I am married to a wonderful man who is a cd i knew about it before we got married. When we got pregnant with our daughter my feeling started to change about his cd. I use to support him before I got pregnant but now am having a tuff time with it. I would like to get any and all advice from this group if i can. I love my husband very much and i want to understand why he does what he does so i can support hm like I use to. I want this so we can grow stronger as a family.


Jazzabella

Sweet Susan
11-04-2004, 02:16 PM
Dear Jazzabella,
All crossdressers cross dress for different reasons. Hopefully, your husband has explained to you why he does what he does. If not, that is a great place to start. This is, of course, a personal matter between the two of you, but since you are seeking outside advice, you couldn't have come to a better forum. I can assure you that I am a perfectly normal guy who just enjoys wearing women's clothes. Actually, I shouldn't say "just", as there are some complications. I have been doing this almost all of my life, and I am in my early 50s. I will never stop. I don't want to stop. My wife has been very good about it, but she is extremely open minded, anyway, so that was a big help. My initial advice to you and your husband is to seek counseling with a qualified third party. What avenue is best to choose, I don't know, but I would research therapists in the sexuality, marriage, transgender, etc. areas. This is not the end of the world. My wife used to tell me, "I did not marry a woman." So, I have worked hard at not making her feel like that.
You will get much information from this forum. Read it, think about it, and take your time. Good luck, and pm me if you like or feel a need. Sincerely, Susan.

KewTnCurvy GG
11-04-2004, 02:21 PM
Hi Jazzabella,
Well, I'm a GG (genetic grrl) and my partner is a CD. I feel differently than you, as I support and even like this aspect of him. You say you want to understand why he does the cross dressing so you can support him like you used to. Unfortunately, with all I've read I doubt anyone will ever know the exact caused of why someone crossdresses. Perhaps, you have the wrong question. Maybe the question is what is he doing now that is different? Or, what has changed in your relationship that you think makes you feel differently towards him? Have you considered a support group, like TriEss? Anyhow, let me know what you think about what I've said and if I can be of help let me know. I'm sorry things are tough for you now. Hang in there, love sees us through all things I believe.

hugs
kew

Amelie
11-04-2004, 02:21 PM
It is very difficult to say why someone crossdresses, Jazzabella. Everyone has their own reasons. There is one thing similar to all, and that is the need to dress is great. It is like eating and breathing, it is something that must be done. Why?? I really don't know,, just is. Your man must understand that he has a family coming along, and must make compromises in order to keep your family together. His main goal in life now is to raise your child the best way he can, even if it means giving up the dressing, your child is more important.
You both must talk(not argue) about the best way to handle the dressing, use common sense. While there is a strong urge to dress, the family comes first. I can not give you first hand advise, because I don't have a family. I do know all effort must be giving to raising your child.
Maybe someone here can give a better perspective on how you should handle the situation. I hope all works out for you and good luck.
Love Amelie

KewTnCurvy GG
11-04-2004, 02:24 PM
You grrlies are always so thoughtful here; I love ya all:)

hugs
kew

jazzabella
11-04-2004, 02:35 PM
Thank you all for your advice. See I'm just so confussed because when we were 1st together i never once had a problem with it ontil I got pregenant. And I'm so mad at myself because I dont want to make him stop being who he is. But with our child......I just dont know what to do. My husband has been some what understanding, but even for him he doesnt understand why when you were 1st together i had no problems with it and now that the baby is here I do.
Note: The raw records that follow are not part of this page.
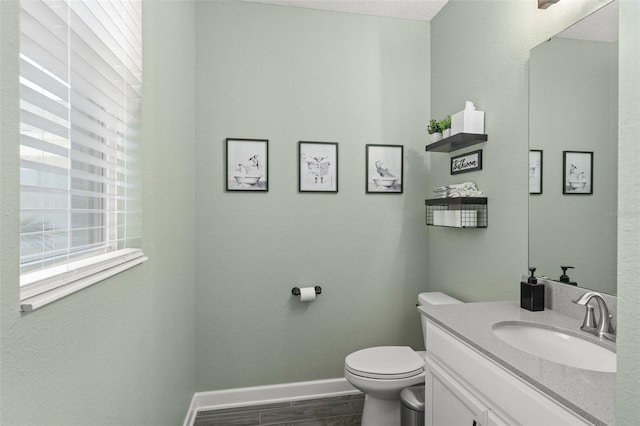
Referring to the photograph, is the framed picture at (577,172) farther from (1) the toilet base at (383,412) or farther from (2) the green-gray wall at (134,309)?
(2) the green-gray wall at (134,309)

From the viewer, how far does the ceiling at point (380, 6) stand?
2.27 m

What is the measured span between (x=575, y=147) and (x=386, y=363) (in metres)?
1.40

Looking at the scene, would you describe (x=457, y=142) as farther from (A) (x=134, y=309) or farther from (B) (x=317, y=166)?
(A) (x=134, y=309)

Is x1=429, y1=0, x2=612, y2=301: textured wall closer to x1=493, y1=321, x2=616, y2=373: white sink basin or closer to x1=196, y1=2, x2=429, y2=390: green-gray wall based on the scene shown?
x1=196, y1=2, x2=429, y2=390: green-gray wall

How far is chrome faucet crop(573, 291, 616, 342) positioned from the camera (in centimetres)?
116

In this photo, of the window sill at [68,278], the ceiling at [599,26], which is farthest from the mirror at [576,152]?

I'm just trying every avenue i can to help make our marriage work.
Again thank you to every one this is a big help for me. And a big step for me to do this.
Jazzabella

ieya
11-04-2004, 02:49 PM
As others have stated it is really between the both of you to talk to each other to resolve what the problem seems.
Have you thought since the birth of your child that you fear the child may grow up being confused with the situation? Or confusion over whats correct way for things to run properly?
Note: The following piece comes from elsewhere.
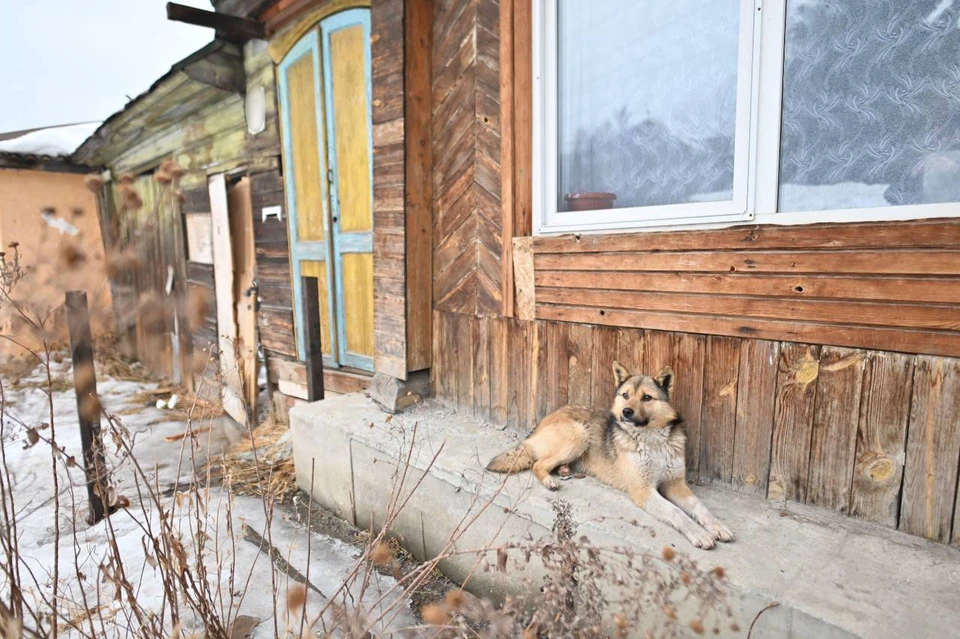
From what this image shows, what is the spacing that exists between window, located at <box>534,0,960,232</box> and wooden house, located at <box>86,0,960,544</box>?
10 mm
As i have stated you need to talk seriously to your husband and work something out between you.

If i had chosen to do things differantly i would still be with my Exwife.
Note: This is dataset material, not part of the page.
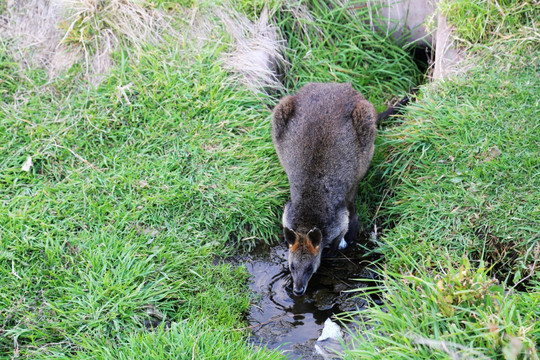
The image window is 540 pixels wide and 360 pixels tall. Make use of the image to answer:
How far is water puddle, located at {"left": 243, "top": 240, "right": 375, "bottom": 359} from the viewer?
4645 mm

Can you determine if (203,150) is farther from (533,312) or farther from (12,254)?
(533,312)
As being a Crossdresser each individual has his reasons for dressing as they do. My reason is simple i feel more comfortable and relaxed as dressed as a women than as a man. Im very aggressive when a man. As a women i feel very gentle toward others though ive never hit anyone in my life i felt dressing as a women has controlled my manly ways an awful lot.

Also dressing as i do even sleeping dressed in womens clothing i can talk more and my self confidence has risen more.

I wish you the best

love ieya

Krissi
11-04-2004, 02:49 PM
Jazzabella,

Reading over the responses to your post, I once again am reminded what a special place this site is. These girls are great, and are all offering great advice. For my part, as someone who has had several psych classes, I agree with everyone saying that the two of you need to talk and lay out a game plan for the future. I'm not dressing often at the present, my wife and I are trying to get pregnant the two issues are not related. We have talked a lot about what will happen when we do have kids, and really it doesn't vary much from what we do now. I only dress when it is assured that we will be alone, and trust me with a busy-body sister-in-law that is not often...lol. I'm sure you know that pregnancy and parenthood bring about changes in all of us. Your feelings about him dressing could be nothing more than hormones or whatever, it could be a deep rooted fear of not only him being caught, but you as well for supporting him. There's also the idea that there is a fear of how the child will react to having a crossdressing father. It is very difficult to be open when a child is young, they like to talk and talk about the most important people in their lives, their family. Its easy for them to unwittingly blunder out about having 2 mommies or whatever. I know I'm rambling here, but you are right, this is an important time for the two of you. I would not suggest forcing your husband to quit "cold turkey" that path can lead to sneaking around, lying and cheating if the desire is strong enough. If you guys sit down and lay out some ground rules, this could be just a small bump in the road for you. Dress up time might be limited, but then all "fun" time is limited with a newborn around.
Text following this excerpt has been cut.